> [MATERIAL FOR THE TASK]:

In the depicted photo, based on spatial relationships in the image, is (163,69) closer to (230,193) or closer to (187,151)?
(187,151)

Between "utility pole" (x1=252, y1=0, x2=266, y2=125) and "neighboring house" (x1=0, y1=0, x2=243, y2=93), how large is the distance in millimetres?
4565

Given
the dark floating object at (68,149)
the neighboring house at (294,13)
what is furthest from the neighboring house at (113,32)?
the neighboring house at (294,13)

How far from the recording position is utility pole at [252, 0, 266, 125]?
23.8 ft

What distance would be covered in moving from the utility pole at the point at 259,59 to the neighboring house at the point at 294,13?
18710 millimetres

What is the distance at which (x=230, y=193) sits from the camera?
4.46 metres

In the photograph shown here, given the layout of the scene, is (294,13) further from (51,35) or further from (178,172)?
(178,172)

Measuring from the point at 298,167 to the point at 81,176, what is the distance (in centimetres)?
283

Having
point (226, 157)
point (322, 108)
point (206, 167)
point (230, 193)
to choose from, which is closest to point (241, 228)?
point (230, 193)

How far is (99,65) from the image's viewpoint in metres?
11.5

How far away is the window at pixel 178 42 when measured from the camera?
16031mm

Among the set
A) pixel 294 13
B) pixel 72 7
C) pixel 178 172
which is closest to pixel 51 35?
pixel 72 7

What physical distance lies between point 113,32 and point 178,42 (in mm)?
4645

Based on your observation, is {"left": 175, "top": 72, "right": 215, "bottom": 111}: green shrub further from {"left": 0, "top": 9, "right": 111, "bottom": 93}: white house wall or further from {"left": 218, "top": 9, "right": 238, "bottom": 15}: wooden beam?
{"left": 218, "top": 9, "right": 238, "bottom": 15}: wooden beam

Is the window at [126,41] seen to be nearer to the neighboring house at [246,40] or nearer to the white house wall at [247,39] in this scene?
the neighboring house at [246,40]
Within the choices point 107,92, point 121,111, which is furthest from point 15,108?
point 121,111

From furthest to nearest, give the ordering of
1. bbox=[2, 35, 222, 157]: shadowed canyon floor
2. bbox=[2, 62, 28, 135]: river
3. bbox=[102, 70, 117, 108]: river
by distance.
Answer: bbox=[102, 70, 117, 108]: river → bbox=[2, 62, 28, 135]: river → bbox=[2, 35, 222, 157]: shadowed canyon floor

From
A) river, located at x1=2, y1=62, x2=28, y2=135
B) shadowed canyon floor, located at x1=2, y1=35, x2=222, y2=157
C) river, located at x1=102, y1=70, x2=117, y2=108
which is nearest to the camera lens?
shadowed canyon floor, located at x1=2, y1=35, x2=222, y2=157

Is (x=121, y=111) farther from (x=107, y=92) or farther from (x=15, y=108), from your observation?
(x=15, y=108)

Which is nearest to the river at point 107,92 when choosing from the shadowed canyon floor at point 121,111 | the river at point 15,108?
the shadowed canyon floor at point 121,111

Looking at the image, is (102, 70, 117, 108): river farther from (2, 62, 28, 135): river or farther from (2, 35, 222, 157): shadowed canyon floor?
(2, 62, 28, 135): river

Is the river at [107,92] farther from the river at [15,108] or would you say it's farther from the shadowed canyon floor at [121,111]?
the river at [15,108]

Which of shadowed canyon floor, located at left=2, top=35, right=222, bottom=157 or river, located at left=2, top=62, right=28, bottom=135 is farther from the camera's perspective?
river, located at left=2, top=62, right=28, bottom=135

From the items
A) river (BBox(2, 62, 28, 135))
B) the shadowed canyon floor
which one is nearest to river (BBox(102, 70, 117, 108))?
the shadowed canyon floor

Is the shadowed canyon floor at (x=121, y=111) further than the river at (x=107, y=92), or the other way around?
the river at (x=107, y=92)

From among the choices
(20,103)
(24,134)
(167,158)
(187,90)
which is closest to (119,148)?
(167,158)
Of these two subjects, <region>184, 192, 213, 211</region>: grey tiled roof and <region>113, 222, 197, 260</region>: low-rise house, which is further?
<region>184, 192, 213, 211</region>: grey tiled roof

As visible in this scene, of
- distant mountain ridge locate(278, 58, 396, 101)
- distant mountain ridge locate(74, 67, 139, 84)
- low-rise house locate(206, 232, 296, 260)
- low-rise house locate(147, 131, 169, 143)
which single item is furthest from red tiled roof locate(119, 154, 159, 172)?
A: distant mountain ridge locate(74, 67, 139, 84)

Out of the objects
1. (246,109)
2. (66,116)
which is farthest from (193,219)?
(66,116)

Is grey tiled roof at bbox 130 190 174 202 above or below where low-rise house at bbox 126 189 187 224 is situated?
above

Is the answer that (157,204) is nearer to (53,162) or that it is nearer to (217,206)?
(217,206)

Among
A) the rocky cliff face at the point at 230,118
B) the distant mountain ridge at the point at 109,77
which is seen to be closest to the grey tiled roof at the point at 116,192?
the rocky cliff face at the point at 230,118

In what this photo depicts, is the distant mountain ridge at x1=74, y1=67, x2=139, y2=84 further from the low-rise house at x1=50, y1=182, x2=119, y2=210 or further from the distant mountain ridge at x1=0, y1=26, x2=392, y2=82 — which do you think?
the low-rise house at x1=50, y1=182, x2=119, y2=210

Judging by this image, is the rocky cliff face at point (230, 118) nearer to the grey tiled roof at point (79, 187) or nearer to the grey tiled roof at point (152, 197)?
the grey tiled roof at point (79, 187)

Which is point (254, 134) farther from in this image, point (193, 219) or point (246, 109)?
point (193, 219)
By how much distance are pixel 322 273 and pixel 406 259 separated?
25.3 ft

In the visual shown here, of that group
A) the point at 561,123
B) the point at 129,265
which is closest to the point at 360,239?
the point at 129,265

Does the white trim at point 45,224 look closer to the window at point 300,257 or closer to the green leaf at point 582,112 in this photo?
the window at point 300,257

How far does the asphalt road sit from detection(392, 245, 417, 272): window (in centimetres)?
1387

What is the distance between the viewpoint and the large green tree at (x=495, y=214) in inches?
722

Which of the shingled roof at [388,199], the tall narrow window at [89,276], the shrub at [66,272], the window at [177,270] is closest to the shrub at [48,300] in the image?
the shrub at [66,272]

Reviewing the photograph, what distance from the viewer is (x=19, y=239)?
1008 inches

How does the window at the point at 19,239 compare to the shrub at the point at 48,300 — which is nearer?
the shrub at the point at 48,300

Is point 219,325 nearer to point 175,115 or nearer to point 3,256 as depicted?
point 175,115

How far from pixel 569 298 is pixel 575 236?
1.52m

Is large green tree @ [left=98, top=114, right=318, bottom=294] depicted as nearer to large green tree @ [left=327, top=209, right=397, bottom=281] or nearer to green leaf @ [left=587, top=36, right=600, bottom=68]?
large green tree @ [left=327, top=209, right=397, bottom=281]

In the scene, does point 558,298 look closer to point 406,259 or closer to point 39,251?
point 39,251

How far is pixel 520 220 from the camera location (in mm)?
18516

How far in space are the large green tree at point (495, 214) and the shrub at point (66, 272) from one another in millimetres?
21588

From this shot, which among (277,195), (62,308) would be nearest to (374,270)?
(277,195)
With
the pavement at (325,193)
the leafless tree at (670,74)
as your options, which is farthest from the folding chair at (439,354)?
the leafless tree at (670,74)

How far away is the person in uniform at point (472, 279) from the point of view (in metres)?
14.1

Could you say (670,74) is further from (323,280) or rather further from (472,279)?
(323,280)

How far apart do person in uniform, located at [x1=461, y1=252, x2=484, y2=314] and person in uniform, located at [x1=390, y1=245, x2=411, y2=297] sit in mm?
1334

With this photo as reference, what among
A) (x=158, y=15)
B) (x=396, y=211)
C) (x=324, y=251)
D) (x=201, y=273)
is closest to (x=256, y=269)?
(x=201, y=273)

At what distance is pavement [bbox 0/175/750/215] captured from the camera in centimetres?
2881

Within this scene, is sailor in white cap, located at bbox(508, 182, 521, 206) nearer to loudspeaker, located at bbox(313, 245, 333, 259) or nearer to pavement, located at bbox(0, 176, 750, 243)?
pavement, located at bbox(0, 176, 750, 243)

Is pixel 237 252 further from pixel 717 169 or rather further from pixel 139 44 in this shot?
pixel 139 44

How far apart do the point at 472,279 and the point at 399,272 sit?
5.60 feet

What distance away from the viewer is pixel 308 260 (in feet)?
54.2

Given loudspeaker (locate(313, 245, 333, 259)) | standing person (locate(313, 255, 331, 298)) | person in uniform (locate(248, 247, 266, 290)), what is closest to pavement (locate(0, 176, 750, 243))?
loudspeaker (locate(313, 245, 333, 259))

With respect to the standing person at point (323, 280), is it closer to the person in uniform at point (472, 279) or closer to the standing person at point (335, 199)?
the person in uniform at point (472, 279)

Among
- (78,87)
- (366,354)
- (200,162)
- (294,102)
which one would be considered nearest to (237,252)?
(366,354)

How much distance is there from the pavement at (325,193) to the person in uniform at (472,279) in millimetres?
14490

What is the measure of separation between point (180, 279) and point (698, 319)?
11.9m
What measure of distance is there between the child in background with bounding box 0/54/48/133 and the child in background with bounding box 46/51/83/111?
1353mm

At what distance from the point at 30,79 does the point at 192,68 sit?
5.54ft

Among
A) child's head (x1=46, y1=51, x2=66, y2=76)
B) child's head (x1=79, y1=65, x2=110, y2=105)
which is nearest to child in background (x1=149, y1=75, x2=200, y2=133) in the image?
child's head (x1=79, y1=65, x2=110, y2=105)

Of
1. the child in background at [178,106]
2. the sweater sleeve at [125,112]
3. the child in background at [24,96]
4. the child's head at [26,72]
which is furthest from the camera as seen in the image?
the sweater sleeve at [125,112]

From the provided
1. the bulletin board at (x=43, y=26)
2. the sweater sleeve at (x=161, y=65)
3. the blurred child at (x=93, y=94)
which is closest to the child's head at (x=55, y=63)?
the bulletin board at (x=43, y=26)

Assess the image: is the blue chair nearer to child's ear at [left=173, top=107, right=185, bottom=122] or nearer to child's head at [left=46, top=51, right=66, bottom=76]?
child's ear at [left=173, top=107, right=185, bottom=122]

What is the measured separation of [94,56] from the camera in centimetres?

> [THE PROBLEM]: Quote the lines of the listing above that run from the line with "With respect to" through its last line, both included, and nothing else.

> [SOLUTION TO THE EXERCISE]:
With respect to the standing person at point (323, 280), is it closer to the person in uniform at point (472, 279) or closer to the standing person at point (335, 199)?
the person in uniform at point (472, 279)

Among
- (78,87)
- (366,354)
- (200,162)
- (294,102)
which one would be considered nearest to (237,252)?
(366,354)

How much distance is there from the pavement at (325,193) to the person in uniform at (472,279) in millimetres?
14490

What is the measure of separation between point (180, 279) and point (698, 319)?
11.9m
What measure of distance is there between the child in background with bounding box 0/54/48/133 and the child in background with bounding box 46/51/83/111?
1353mm

At what distance from the point at 30,79 does the point at 192,68 sit?
5.54ft

Among
A) child's head (x1=46, y1=51, x2=66, y2=76)
B) child's head (x1=79, y1=65, x2=110, y2=105)
which is nearest to child in background (x1=149, y1=75, x2=200, y2=133) in the image?
child's head (x1=79, y1=65, x2=110, y2=105)

Of
1. the child in background at [178,106]
2. the sweater sleeve at [125,112]
3. the child in background at [24,96]
4. the child's head at [26,72]
which is furthest from the camera as seen in the image?
the sweater sleeve at [125,112]

From the provided
1. the bulletin board at (x=43, y=26)
2. the sweater sleeve at (x=161, y=65)
3. the blurred child at (x=93, y=94)
which is closest to the child's head at (x=55, y=63)?
the bulletin board at (x=43, y=26)

Assess the image: is the blue chair nearer to child's ear at [left=173, top=107, right=185, bottom=122] or nearer to child's head at [left=46, top=51, right=66, bottom=76]?
child's ear at [left=173, top=107, right=185, bottom=122]

What is the measured separation of [94,56] from the camera in centimetres?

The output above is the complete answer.